As adults, in moments of sports, arts, love, Nature and sometimes, simply spontaneous openings, the original mind comes forward, subject-object experience dissolves into pure and direct experience of the moment, and time stops. This is Satori. The background of Life directly, non-dualistically experienced comes forward to fill the foreground of awareness and there is no separate me with my thoughts, emotions and proprioceptive separateness filling the foreground anymore. There is only the moment. Psychologists call these, “peak experiences” or “flow.” What they are is your “original face” coming forward as the little ego-bound self falls into the background. The subjective you is still there, but the object has merged with the subject. There is only the moment in experience with all self-directed orientation receded. The egoic self is nowhere to be found. “Out there” and “in here” become one. Non-dualism. Satori. Life directly experienced.
Mostly, however, we live with Life as a barely noticed background to our subjective strivings and cravings and aversions that fill our mental field. Our thoughts about our life situations and circumstances dominate us. Dualistic subjective-objective consciousness dominates, with the thought form of me at the center of my universe.

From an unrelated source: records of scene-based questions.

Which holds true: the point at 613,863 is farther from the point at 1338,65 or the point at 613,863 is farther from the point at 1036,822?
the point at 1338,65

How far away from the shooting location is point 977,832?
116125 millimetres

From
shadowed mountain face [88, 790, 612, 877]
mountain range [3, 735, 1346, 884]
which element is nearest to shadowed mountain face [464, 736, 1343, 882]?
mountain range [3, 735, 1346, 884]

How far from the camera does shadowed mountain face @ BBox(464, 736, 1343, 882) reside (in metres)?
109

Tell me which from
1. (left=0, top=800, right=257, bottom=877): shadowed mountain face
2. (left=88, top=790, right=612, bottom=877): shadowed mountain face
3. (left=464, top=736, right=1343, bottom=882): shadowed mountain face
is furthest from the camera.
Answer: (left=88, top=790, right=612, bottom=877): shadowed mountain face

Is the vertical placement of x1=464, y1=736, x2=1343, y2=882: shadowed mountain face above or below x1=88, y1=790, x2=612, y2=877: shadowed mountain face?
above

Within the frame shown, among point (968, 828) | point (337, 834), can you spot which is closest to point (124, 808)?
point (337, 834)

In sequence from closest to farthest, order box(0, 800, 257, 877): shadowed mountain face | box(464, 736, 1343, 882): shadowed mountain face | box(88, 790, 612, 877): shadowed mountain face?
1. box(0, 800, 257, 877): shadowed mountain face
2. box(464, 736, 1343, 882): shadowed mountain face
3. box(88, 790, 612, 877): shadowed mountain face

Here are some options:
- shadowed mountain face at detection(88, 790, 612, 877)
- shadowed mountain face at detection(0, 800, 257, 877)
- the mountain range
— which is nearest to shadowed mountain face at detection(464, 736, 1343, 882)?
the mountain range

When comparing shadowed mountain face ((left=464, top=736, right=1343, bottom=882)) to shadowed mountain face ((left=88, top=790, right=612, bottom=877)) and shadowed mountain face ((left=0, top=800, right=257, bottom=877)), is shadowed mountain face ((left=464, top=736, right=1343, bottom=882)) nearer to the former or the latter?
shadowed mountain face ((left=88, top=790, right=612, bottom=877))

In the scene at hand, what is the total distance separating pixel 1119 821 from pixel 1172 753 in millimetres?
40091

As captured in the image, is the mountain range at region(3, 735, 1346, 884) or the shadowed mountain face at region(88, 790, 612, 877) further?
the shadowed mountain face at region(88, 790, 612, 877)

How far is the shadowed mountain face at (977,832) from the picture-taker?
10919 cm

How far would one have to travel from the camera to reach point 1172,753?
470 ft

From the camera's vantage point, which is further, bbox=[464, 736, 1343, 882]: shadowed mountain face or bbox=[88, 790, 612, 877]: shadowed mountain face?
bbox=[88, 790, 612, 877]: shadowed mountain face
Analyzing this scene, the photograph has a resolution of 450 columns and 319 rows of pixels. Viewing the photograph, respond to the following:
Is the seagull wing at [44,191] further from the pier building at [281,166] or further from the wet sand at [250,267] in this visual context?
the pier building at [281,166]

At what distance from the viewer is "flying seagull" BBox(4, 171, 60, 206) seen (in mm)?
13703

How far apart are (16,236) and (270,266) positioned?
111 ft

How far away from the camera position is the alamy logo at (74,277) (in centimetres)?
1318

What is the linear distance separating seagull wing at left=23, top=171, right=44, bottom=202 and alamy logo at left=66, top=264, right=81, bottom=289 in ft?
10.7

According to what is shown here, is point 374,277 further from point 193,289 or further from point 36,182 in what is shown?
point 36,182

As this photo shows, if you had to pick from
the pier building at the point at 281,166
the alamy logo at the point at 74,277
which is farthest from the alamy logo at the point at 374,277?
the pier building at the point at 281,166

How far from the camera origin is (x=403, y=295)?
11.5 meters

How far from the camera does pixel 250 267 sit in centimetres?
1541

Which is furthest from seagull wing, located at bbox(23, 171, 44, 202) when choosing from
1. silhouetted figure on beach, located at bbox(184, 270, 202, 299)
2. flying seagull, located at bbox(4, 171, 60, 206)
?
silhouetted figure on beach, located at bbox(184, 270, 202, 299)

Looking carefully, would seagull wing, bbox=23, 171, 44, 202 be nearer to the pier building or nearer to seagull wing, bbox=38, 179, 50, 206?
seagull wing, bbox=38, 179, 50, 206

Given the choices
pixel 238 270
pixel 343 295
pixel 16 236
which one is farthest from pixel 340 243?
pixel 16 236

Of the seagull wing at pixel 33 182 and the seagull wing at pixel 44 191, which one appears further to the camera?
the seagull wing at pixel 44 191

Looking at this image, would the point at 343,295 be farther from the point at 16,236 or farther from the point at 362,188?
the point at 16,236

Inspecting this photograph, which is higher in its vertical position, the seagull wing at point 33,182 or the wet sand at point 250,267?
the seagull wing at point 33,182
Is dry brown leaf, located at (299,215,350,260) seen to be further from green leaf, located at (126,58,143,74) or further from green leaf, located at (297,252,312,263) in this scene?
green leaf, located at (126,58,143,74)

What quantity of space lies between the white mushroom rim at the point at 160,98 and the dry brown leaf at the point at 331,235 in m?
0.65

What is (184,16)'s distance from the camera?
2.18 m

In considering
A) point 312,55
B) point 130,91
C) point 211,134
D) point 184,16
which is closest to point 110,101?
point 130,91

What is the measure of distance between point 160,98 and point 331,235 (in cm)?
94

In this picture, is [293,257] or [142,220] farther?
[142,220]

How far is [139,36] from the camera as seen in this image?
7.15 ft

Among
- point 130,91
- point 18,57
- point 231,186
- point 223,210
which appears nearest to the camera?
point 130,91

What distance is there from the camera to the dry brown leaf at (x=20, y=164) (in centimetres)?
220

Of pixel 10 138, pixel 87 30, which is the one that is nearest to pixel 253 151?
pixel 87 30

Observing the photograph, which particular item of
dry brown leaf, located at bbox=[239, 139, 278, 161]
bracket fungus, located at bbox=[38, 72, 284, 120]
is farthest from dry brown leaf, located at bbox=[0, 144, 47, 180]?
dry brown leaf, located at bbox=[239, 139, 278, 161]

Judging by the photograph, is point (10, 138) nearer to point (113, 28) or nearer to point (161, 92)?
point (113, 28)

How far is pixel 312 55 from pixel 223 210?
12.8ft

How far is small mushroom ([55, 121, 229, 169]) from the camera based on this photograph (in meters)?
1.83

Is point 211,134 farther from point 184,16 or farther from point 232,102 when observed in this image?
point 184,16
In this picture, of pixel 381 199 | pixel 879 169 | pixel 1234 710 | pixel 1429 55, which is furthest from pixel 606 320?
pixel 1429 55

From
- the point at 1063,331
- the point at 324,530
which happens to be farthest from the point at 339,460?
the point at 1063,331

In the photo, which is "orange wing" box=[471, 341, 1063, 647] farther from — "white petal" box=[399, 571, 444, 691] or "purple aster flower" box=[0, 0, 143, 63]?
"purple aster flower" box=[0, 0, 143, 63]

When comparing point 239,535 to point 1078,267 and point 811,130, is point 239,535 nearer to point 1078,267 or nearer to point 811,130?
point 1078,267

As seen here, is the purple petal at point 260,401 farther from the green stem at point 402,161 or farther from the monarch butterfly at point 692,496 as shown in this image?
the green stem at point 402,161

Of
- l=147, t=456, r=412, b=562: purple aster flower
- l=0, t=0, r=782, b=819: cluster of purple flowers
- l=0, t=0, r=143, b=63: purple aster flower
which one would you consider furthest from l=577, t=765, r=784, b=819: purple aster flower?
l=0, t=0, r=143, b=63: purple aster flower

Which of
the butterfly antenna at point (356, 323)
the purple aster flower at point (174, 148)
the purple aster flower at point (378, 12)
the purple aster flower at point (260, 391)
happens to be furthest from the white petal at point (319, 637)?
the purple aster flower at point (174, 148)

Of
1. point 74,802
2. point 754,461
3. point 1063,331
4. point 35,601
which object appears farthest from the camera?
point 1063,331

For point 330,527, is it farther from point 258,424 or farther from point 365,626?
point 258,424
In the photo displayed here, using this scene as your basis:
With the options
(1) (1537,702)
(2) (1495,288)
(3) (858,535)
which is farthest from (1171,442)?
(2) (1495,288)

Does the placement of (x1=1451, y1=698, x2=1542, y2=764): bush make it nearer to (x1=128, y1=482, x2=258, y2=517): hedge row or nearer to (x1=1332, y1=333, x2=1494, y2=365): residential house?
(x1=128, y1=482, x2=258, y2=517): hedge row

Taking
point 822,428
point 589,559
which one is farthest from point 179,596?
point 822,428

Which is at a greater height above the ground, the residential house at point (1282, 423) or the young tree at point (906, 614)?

There is a great deal of emotional reactivity in this universe as this “me” is under many stressors to achieve its agenda of safety, sufficiency and success in the world “out there.” Incessant mental activity “in here” with nearly always some degree of anxiety driving it like a whip, becomes our “normal” consciousness. Only when the anxiety erupts into fear, anger, compulsion, depression, and addictions do we discern something is wrong. What is really wrong is that this craziness has become “normal” from the perspective of contemporary life.
Remember the background? Remember Life? “Show me your original face.” Who are you? Well, on one level, you are this body and the jumble of thoughts, emotions, perceptions, behaviors, beliefs, prejudices, fears, ambitions and subject-object relationships that dominate your life circumstances. You experience yourself as the center of this subjective universe. On another level, the primary level, the Zen level, you are this moment in awareness that has a body, that has a cognitive mind, that has circumstances, but “you” are these things only secondarily to being pure consciousness in Life. Life is the foreground experience. The situations and circumstances are just background stuff that needs attending to; and you can attend to them, now skillfully, peacefully and with wisdom. A radical shift in gestalt has occurred. The Universe has become the center of you. It is what I call, “reversing the gestalt.” It is, like the faint sound of a mountain stream, the entry into Zen – it is what “brings me back to my true self.”